Shull — whose father is a carpenter and a woodcarver (and whose intricately carved basswood statuettes are displayed alongside his son’s work at Zone one) — has been working with wood since adolescence, much of which was spent at building sites with the elder Shull in the windswept town of Lincoln, Ill. He formally studied woodworking-as-art at the Rochester Institute of Technology, the University of Pennsylvania and, finally, the Penland School of Crafts. His work resides in the permanent collections of the American Crafts Museum of New York, the Brooklyn Museum, the High Museum of Art in Atlanta, and the Mint Museum in Charlotte (which featured Shull’s work in a solo show last fall). Shull’s resume lists three sojourns as artist-in-residence, three instructorships, and one adjunct professorship — all at some of the nation’s most respected crafts schools.
The “Legwork” exhibit showcases both Shull’s technical prowess and his humorous creativity. The colorful oval-and-crescent-shaped wall sculptures form a tight thematic spiral, all sibling configurations of a single concept: descending chair legs stretching toward the floor and small doors, behind which lurk the elder Shull’s exquisitely detailed, whimsical human-head figures. All the pieces’ wooden planes are bent in convex curves and bubble out from the wall, almost as if they were breathing.

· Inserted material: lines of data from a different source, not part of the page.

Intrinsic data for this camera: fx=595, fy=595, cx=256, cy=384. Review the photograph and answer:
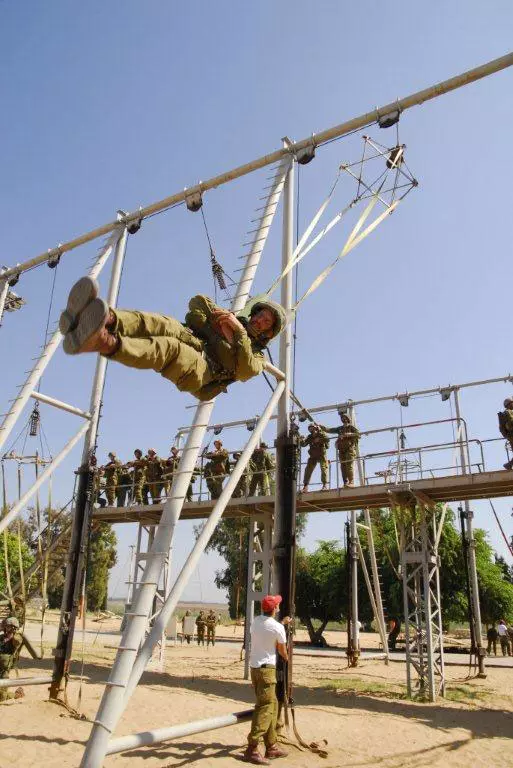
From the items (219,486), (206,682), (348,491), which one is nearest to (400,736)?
(348,491)

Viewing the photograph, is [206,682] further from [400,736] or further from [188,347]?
[188,347]

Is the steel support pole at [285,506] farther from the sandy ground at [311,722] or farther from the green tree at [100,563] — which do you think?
the green tree at [100,563]

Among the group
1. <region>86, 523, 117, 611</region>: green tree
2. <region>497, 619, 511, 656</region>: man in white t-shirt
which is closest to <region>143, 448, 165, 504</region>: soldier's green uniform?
<region>497, 619, 511, 656</region>: man in white t-shirt

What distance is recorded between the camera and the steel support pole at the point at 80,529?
9945 mm

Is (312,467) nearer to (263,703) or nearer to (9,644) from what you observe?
(9,644)

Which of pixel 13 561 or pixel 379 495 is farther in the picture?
pixel 13 561

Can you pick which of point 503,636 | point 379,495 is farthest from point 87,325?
point 503,636

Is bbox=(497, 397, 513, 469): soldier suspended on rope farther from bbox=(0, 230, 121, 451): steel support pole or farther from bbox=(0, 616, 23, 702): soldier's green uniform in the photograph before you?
bbox=(0, 616, 23, 702): soldier's green uniform

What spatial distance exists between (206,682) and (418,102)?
13116 millimetres

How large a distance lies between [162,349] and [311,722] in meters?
8.02

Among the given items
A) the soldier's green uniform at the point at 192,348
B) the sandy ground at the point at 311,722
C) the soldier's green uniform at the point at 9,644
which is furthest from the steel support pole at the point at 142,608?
the soldier's green uniform at the point at 9,644

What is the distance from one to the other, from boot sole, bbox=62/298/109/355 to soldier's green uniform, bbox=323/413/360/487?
10.5 metres

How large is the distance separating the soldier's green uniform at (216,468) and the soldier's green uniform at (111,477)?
2.91 m

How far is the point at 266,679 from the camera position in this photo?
6.86 m
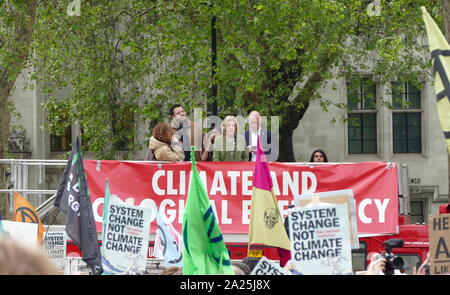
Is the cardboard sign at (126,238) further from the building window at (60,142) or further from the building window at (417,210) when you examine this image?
the building window at (60,142)

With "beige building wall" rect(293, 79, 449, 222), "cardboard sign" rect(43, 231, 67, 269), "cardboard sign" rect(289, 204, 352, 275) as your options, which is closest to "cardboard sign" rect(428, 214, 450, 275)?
"cardboard sign" rect(289, 204, 352, 275)

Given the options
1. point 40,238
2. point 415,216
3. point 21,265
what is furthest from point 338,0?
point 21,265

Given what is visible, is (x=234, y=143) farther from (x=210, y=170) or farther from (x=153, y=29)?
(x=153, y=29)

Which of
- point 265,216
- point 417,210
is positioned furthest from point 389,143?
point 265,216

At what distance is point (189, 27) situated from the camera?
19.9 meters

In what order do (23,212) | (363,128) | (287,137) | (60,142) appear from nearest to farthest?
1. (23,212)
2. (287,137)
3. (363,128)
4. (60,142)

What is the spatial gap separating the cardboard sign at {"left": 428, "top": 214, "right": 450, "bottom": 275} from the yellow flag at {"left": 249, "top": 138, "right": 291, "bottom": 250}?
6.04 feet

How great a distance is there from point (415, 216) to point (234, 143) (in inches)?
587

“I think that wall art can [address] furniture design without being furniture,” Shull says, resting his newspaper and empty coffee cup on one of his sculptures as if it were a shelf — and eliciting curious stares from several gallery visitors.
In the center of the gallery sits a long dinner table, marked by thickly layered, opaque white paint. The chairs that surround the table are decorated with brightly colored, elaborately carved food sculptures, suspended within their backs. Between the two genres –the non-utilitarian wall art and the functional furniture, such as the dinner table and chairs — Shull hopes to generate magnetized questions.
“I hope that people will be able to make up their own questions and answers about my work,” he explains, as the sculpture behind him appears to pulse out from the wall toward the table, as if the two were scheming to switch places.